I know, I know…”It’s just a house.” The house isn’t what the meltdown was about. The meltdown was because I was feeling inadequate. “I don’t feel passion for anything. I don’t work out. I feel fat. I feel like I don’t do anything anymore….” The list went on from there. My husband is a saint and always takes my meltdowns in stride. When they are over, BOY do I feel better. And I have to say, I learn a lot about myself when they occur. This is what I’ve learned from this round:

1.     Things happen when they’re meant to happen. I know this, I’ve always known this, and nothing will ever change it. Sometimes I just need a nudge to remind me, I can’t control the world.
2.     Horses were a chapter I may open again in the future, and just because they aren’t around right now doesn’t mean I don’t have ANYTHING. Hello, wonderful husband, loving family, amazing job, perfect & beautiful dog, incredible condo?? Friends who are by my side day in & day out?! Yeah. I am passionate about a lot of things, and sometimes I just forget. That’s all! I forget. Time to remind myself more often :)
3.     I’m a 6. Not a 4. I may NEVER be a 4 again. The things I had to do to remain a 4 with 24-year-old hips made me crabby all the time and overwhelmed. I stressed if I ate one bite too much of anything & wanted to hurl at the sight of any grease. It wasn’t worth it to me, so I settled into my new size 6 frame and now I am learning about myself all over again. I’m not “fat”, I’m just not 16 years old anymore. A few years ago I was so stressed I fell down into the size 2 zone & it wasn’t pretty. I’m not built to be a size 2. I’m a size 6 and I love my body. Again, I just need a reminder now & then.  
4.     I don’t ride anymore, this we know. But, I forget how much I ENJOY my time now. It’s okay that I’m not rushing from place to place every day & night. I get to walk our beautiful dog EVERY day! I enjoy the neighborhoods, enjoy my body, and enjoy Princess. I have to remember that just because I gave one thing up doesn’t mean I’m not myself. I’m a new me…and that’s okay. 
5.     I do a lot. A LOT. I cook, I clean, I house search (for way too many hours…it’s an obsession, I will fully admit it), I craft, I sew, I read.

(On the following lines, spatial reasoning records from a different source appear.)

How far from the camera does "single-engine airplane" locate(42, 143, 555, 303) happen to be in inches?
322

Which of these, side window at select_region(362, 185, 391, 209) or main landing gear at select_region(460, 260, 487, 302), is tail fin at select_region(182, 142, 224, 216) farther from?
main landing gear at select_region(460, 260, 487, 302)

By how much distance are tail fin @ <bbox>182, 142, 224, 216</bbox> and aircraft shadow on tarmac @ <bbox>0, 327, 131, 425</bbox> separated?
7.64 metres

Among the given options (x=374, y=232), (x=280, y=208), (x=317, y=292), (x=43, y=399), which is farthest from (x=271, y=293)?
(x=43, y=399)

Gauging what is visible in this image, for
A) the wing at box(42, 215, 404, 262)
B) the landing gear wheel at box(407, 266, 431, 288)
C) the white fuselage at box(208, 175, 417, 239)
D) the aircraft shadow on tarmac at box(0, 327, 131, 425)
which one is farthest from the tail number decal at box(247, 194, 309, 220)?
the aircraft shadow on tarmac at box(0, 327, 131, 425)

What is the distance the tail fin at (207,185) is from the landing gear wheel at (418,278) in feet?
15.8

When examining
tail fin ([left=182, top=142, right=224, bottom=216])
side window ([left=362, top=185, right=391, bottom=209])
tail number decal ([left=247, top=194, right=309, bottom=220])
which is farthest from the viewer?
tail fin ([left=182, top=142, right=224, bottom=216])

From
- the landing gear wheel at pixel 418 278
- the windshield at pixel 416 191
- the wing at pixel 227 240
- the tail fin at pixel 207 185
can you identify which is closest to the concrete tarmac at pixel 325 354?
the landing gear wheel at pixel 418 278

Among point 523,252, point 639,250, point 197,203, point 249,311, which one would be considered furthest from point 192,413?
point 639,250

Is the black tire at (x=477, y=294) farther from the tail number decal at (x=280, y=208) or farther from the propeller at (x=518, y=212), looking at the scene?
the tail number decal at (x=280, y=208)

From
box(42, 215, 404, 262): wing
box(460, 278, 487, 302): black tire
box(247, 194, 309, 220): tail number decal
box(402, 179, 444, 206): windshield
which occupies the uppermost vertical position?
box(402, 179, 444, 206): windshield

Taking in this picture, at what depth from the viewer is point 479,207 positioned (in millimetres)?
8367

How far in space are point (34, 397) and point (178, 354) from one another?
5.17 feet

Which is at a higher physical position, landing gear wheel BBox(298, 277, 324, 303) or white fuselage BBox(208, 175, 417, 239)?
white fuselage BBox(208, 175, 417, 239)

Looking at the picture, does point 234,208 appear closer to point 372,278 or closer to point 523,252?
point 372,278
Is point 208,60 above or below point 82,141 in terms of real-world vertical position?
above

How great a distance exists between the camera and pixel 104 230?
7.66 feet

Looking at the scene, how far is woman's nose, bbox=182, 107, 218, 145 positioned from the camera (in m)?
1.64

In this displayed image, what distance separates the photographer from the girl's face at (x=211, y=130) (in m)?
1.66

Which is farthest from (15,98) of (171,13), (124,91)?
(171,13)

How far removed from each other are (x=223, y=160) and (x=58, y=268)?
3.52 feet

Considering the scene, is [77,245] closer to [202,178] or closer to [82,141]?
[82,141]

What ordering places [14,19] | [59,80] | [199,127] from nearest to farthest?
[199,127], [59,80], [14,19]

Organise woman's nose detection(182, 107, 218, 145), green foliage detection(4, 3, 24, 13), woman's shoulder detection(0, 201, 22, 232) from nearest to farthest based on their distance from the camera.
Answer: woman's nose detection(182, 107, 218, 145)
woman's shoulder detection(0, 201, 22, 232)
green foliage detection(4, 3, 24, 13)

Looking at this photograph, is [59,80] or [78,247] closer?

Not so long ago, I remember crying & begging God for ONE night to read a few pages of a book. I begged for the time to have a little peace and quiet. Now that I have it, I forget how much of an adjustment it is. I don’t miss my old ways, some days I just forget to appreciate my new routine. 

I hope you all take the time for a good meltdown now & then. It’s freeing, it’s refreshing, it’s a good reminder to appreciate what you have, and what you’ve evolved into being. You are probably very different than your 18 year old self – and you are still wonderful.  Change is the only certainty, right? Say it with me: I am wonderful because I am different now. I am wonderful because I’ve grown and changed and learned from my mistakes. I am wonderful.